DIRECTIONS FOR THIS TASK: Please give the whole listing again exactly, without any of its pictures.

RAW DATA:
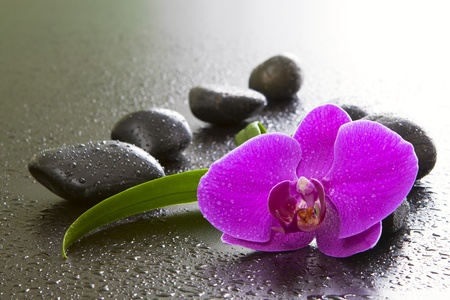 Orchids, black stones on a black background.
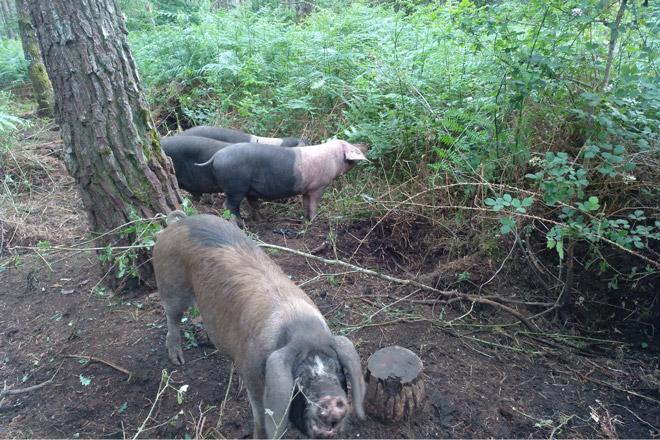 Beneficios do silvopastoreo con Porco Celta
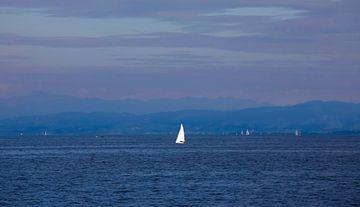 Bodensee mit Segelboot von Thomas Jäger
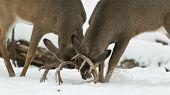 image of deer rack  - A pair of fighting deer during the early winter - JPG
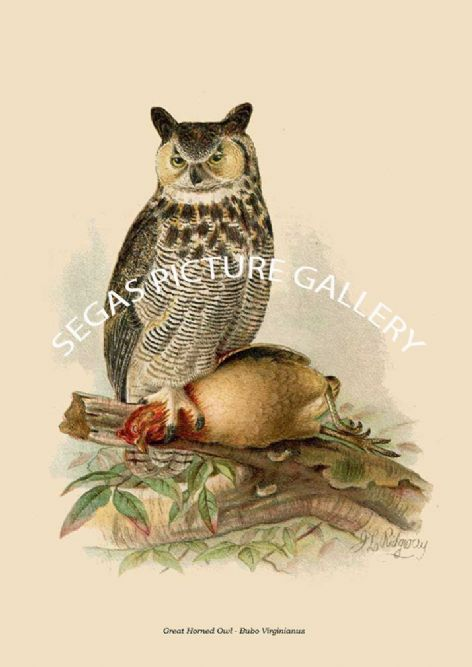 Fine art print of the Great Horned Owl - Bubo Virginianus by Robert Ridgway (1893)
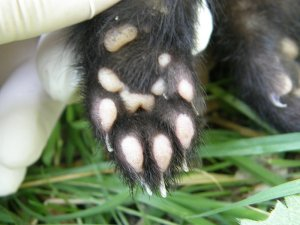 Polecat fore (front) paw
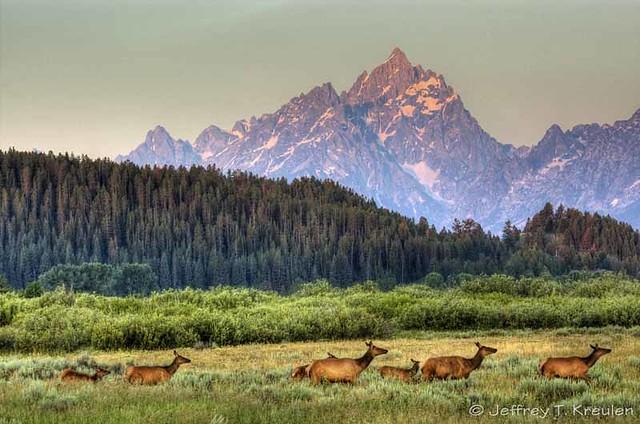 Elk under Grand Teton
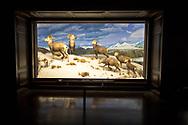 Stone sheep diarama at the Natural History Museum of Los Angeles County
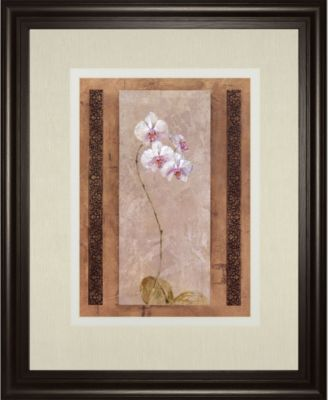 Contemporary Orchid II by Carney Framed Print Wall Art, 34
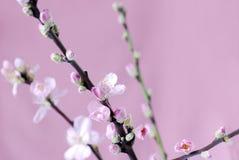 Filial de flores do pêssego Fotografia de Stock Royalty Free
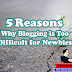 5 Reasons: Why Blogging is Too Difficult for Newbies?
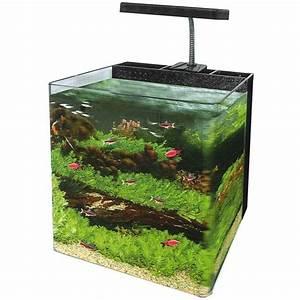 Nano Reef Tank 24 Litre - Nano Tanks - Aquariums/Fish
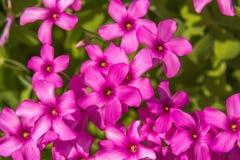 Flores cor-de-rosa do trevo Fotografia de Stock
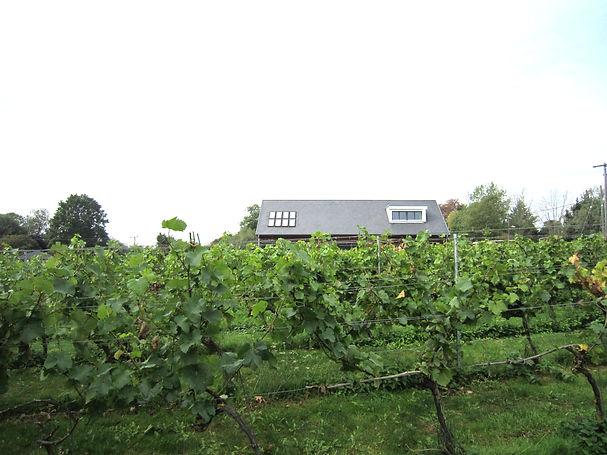 West Street Vineyard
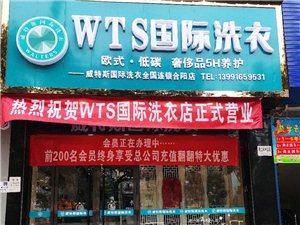 WTS國際干洗店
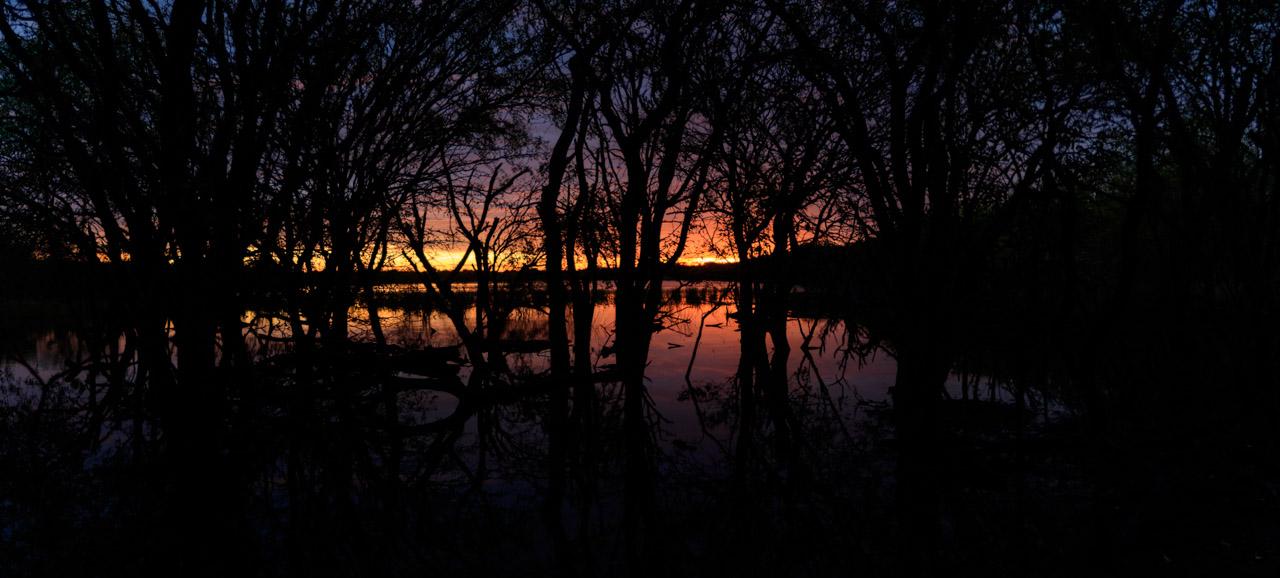 Un atardecer entre los árboles sumergidos en las aguas de Laguna Capitán. (Tetsu Espósito)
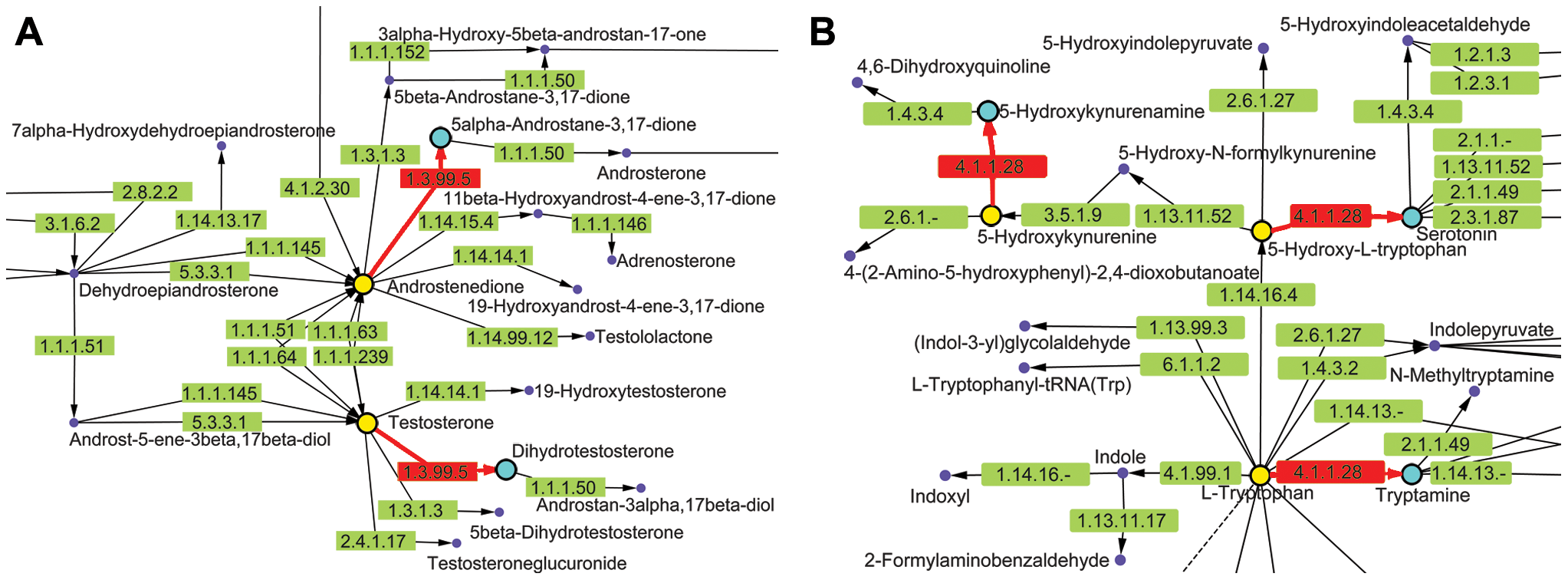 KEGG metabolic pathways containing chokepoint reactions for which a drug-like compound showed activity.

COMPLETED EXERCISE:
 Orchids, black stones on a black background.
 Beneficios do silvopastoreo con Porco Celta
 Bodensee mit Segelboot von Thomas Jäger
 image of deer rack  - A pair of fighting deer during the early winter - JPG
 Fine art print of the Great Horned Owl - Bubo Virginianus by Robert Ridgway (1893)
 Polecat fore (front) paw
 Elk under Grand Teton
 Stone sheep diarama at the Natural History Museum of Los Angeles County
 Contemporary Orchid II by Carney Framed Print Wall Art, 34
 Filial de flores do pêssego Fotografia de Stock Royalty Free
 5 Reasons: Why Blogging is Too Difficult for Newbies?
 Nano Reef Tank 24 Litre - Nano Tanks - Aquariums/Fish
 Flores cor-de-rosa do trevo Fotografia de Stock
 West Street Vineyard
 WTS國際干洗店
 Un atardecer entre los árboles sumergidos en las aguas de Laguna Capitán. (Tetsu Espósito)
 KEGG metabolic pathways containing chokepoint reactions for which a drug-like compound showed activity.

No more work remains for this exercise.